KUALA LUMPUR: Malaysia is talking to the Indian government and trade officials in a bid to resolve concerns over New Delhi’s new palm oil import restrictions, a minister in Kuala Lumpur said on Thursday amid a trade spat between the countries.
India’s Hindu nationalist government has repeatedly objected to Malaysian Prime Minister Mahathir Mohamad speaking out against recent policies which critics say discriminate against Muslims. Malaysia is a Muslim-majority nation.
India, the world’s biggest buyer of edible oils, last week placed curbs on imports of refined palm oil and has informally asked traders to stop importing all kinds of palm oil from Malaysia, the world’s second biggest producer and exporter of palm oil.
Reuters reported on Wednesday, citing sources, that New Delhi could also restrict imports of petroleum, aluminium ingots, liquefied natural gas, computer parts and microprocessors from Malaysia.

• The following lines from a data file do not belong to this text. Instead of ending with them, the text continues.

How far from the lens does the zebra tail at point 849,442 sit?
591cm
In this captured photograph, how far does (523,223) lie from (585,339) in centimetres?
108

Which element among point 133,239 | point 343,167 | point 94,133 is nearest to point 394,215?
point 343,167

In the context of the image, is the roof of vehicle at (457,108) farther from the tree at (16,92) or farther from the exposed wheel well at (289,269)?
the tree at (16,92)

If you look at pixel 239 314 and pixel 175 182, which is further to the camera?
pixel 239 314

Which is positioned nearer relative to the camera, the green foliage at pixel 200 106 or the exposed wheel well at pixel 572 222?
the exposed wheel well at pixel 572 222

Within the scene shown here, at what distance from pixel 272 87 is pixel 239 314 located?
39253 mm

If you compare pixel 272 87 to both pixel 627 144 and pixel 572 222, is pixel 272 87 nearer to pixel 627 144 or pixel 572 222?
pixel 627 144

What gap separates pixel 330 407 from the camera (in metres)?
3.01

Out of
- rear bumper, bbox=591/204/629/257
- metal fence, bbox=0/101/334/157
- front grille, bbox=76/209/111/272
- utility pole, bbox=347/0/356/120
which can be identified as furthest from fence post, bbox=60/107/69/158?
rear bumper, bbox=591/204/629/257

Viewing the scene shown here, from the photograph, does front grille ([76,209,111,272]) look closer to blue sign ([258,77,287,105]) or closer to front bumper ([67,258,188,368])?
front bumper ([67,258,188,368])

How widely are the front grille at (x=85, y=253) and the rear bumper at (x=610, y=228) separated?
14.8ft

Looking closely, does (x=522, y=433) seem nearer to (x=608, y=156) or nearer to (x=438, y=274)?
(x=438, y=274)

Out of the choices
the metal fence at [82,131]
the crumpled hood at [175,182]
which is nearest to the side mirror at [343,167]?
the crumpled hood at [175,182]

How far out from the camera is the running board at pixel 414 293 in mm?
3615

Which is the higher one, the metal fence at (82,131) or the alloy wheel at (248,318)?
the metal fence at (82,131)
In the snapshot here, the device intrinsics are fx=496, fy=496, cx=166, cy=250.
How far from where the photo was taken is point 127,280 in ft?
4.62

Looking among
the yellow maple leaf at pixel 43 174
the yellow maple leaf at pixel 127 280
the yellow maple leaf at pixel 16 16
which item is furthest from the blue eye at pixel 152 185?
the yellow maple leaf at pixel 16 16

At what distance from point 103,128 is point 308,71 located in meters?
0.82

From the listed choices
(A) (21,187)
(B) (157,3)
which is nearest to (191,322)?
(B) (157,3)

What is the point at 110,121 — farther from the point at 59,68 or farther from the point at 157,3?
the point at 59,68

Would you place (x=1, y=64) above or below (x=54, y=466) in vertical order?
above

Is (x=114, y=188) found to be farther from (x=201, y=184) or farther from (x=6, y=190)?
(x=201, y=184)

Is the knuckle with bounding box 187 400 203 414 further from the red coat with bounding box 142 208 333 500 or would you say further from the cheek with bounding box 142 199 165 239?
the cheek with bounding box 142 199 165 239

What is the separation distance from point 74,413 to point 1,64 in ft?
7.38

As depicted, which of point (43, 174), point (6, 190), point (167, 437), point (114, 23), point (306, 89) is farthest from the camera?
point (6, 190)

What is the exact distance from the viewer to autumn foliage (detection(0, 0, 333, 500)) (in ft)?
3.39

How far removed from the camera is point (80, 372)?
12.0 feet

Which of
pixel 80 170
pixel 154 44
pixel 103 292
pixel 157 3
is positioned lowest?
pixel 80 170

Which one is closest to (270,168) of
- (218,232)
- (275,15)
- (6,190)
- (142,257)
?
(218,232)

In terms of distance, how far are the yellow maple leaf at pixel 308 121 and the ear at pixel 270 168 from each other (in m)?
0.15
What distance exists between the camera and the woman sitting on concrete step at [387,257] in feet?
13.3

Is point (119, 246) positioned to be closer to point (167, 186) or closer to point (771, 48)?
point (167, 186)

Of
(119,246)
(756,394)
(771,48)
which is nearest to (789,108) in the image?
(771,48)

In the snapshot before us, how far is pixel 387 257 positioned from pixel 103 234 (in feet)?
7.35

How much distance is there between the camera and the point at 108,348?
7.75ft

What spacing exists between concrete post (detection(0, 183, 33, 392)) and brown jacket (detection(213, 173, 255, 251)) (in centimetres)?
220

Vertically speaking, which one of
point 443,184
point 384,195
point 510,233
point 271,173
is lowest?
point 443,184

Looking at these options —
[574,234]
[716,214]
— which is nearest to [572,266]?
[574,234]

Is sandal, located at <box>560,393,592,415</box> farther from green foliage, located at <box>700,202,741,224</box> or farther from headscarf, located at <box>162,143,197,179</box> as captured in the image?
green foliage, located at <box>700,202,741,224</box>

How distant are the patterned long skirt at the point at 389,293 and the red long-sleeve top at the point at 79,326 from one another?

However, India’s Commerce Minister Piyush Goyal on Thursday said New Delhi had not imposed any curbs on imports from Malaysia and Turkey, and that the government was not contemplating any restrictions on the two countries.
“This year, we foresee more challenges in some of our major markets,” Teresa Kok, Malaysia’s primary industries minister who is in charge of palm oil, told an industry conference, referring to India’s new palm import rules.
Kok said the Indian high commissioner, the ambassador in Malaysia, was one of the people she was in touch with over the issue.
It is “important for us to engage with them further through diplomatic channels and stakeholders,” she told reporters on the sidelines of the event. “We will continue to engage.”
In some good news for Malaysian palm sellers, Bangladesh’s farm minister told Reuters his country was open to buying more from Malaysia if it offers competitive rates.